Back in August, the FSU assisted the parents of a pupil at Rye College in East Sussex after a teacher was recorded telling their 13-year-old daughter she was “despicable” for questioning the tenets of gender identity theory, and that she was no longer welcome at the school if she continued to express the view that only boys and girls exist. As we pointed out, this approach to classroom interaction is clearly not consistent with the Equality Act’s requirements upon schools to promote respect for the different protected characteristics as defined in law.
Elsewhere, legal action was needed to get a parent governor restored to her role after she was dismissed for raising concerns with the trans-affirming sex education policy at her children’s primary school.
The FSU also wrote to the National Education Union (NEU) last year, after a whistleblower leaked a document to our organisation containing the NEU’s proposed definition of ‘transphobia’, which included the claim that it involves “rejection of trans identity and a refusal to acknowledge that those identities are real or valid” or the “incorrect use of pronouns”. As we pointed out in our letter, while protecting trans pupils, teachers and support staff from harassment is a worthy aim, this definition went well beyond compliance with equalities law, and would have the effect of rendering any challenge to gender identity ideology as a legitimate reason to sack a teacher.
On the same day the DfE’s guidance was published, former maths teacher Kevin Lister was barred from working with children after he refused to use a gender-confused pupil’s preferred name and pronouns without parental consent. Writing in the Mail, Mr Lister said: “My real crime was that I had questioned a dangerous gender ideology that has infiltrated our education system and countless other institutions.”
More recently, a former school chaplain at a college in Derbyshire was sacked, reported to the national teaching regulator, the Disclosure and Barring Service, and the government’s counter-terrorism programme Prevent for the ‘crime’ of preaching a sermon reminding pupils that no-one has a monopoly on moral truth, whether it’s traditional Christians or LGBT activists, and stressing how important it is to approach ethical disagreements with humility, tolerance and courtesy.
The DfE’s guidance should help check the worrying rise of the ‘activist’ teaching professional who regards any form of reasoned, intellectual dissent from gender identity theory as ‘transphobic’.
It’s also encouraging to see the DfE pushing back against the de facto compelled speech element to preferred pronoun usage that’s developed in schools.
We regularly assist people who’ve got into trouble at work for refusing to pay fealty to this aspect of gender identity theory.

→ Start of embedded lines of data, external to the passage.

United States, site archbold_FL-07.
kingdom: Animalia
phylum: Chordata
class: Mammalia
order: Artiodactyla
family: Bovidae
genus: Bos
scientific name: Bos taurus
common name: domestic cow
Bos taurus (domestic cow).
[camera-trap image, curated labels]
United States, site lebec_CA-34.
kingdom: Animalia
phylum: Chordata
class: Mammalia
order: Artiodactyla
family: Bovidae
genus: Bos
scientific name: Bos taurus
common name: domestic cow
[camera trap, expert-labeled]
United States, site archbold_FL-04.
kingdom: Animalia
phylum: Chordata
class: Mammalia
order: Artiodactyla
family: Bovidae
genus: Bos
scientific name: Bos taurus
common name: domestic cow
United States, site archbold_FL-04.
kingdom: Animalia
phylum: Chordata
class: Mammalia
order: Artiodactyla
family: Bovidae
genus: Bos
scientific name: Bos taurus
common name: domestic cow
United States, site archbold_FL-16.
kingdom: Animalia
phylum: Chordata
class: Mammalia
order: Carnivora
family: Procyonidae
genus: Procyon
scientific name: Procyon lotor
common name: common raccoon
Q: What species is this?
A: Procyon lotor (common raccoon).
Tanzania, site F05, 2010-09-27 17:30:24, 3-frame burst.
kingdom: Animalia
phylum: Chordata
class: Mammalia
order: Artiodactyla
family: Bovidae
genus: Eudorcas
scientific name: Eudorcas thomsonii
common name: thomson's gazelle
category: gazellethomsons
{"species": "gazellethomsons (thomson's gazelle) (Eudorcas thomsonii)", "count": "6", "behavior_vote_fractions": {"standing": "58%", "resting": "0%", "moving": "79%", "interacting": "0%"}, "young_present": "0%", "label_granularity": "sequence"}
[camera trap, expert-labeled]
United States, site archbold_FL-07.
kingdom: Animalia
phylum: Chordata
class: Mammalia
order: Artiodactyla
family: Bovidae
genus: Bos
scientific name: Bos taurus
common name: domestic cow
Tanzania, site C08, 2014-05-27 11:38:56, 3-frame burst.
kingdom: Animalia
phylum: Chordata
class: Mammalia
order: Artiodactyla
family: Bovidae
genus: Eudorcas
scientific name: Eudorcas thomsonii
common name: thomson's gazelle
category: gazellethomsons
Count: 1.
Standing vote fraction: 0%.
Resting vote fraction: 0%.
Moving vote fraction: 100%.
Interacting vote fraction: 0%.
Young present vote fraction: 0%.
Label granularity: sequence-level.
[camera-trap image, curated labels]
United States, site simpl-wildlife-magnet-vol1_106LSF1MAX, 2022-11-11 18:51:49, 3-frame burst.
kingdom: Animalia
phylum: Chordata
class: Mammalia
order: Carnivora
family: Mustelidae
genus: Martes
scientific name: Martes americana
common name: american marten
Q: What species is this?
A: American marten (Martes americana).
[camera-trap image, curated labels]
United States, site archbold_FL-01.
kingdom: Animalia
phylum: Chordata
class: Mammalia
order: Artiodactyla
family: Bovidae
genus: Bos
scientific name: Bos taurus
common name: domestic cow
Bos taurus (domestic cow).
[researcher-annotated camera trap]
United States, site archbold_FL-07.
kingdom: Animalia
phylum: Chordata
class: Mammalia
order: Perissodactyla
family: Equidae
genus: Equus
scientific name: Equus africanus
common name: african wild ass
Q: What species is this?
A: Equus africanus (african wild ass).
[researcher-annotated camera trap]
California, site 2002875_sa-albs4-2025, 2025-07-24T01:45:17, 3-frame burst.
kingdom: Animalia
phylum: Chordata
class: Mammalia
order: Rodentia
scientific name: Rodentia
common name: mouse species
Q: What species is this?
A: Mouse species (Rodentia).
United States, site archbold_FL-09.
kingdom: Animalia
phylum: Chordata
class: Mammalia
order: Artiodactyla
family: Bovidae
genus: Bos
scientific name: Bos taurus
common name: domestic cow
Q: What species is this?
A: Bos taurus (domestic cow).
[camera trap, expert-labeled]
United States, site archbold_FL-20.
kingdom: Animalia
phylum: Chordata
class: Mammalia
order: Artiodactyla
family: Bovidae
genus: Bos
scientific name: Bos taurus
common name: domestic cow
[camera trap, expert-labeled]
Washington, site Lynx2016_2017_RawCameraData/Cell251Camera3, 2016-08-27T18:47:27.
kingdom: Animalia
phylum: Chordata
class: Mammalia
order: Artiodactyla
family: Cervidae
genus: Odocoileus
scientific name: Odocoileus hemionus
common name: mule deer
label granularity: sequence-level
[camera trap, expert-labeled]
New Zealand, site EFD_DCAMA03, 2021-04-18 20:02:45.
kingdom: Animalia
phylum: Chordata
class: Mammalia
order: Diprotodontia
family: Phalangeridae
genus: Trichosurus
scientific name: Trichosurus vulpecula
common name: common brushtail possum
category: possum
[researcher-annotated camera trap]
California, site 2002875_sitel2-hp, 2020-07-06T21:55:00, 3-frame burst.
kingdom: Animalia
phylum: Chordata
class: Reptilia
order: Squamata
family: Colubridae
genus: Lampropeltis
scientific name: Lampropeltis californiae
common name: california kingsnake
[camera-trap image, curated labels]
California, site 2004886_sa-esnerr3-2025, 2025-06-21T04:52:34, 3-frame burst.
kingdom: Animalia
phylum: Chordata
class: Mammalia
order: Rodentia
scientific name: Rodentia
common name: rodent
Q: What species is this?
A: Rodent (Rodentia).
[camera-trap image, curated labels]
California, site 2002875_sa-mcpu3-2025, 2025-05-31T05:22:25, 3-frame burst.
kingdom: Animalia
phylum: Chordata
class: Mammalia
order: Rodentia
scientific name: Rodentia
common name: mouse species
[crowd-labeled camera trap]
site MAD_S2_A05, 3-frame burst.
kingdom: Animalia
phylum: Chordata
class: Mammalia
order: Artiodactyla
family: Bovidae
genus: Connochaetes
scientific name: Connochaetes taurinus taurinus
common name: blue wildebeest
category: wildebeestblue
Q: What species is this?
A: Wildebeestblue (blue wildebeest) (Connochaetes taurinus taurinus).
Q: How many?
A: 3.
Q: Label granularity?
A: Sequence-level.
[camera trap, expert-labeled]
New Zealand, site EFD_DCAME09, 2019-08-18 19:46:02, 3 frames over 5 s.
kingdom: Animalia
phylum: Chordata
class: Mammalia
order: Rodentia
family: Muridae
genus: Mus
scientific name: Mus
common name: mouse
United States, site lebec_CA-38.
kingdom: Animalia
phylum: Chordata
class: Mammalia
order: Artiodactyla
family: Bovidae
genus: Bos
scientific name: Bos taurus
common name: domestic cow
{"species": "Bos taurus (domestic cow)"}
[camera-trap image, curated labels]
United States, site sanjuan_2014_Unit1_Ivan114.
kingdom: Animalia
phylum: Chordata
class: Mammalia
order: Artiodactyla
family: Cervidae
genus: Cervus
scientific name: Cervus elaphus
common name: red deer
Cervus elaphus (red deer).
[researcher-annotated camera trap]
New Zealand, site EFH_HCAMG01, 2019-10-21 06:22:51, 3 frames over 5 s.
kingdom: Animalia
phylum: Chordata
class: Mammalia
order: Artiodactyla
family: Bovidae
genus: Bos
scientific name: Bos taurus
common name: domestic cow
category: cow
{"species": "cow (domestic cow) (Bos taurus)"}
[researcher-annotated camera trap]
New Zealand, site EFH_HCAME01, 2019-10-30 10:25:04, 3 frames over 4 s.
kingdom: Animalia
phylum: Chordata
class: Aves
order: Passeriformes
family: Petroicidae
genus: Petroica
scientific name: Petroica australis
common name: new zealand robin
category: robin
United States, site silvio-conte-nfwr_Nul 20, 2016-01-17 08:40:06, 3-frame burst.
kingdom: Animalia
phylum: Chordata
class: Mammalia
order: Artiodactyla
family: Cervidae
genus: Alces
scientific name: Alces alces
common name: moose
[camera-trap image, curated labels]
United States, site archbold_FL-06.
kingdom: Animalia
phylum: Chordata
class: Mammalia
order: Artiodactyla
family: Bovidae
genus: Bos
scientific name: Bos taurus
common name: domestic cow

The fact that Christian teacher Joshua Sutcliffe was banned from the profession for ‘misgendering’ a pupil in a case believed to be the first of its kind in the UK last year, demonstrates just how acute this problem is becoming.
But will the DfE’s guidance make any difference? Some of England’s biggest teaching unions are already advising teachers to ignore the document, pointing out that it is ‘just’ non-statutory. Writing on X, one NEU representative also claimed the guidance could put pupils “in danger”, and said: “I respect my students and will use their preferred pronouns always.”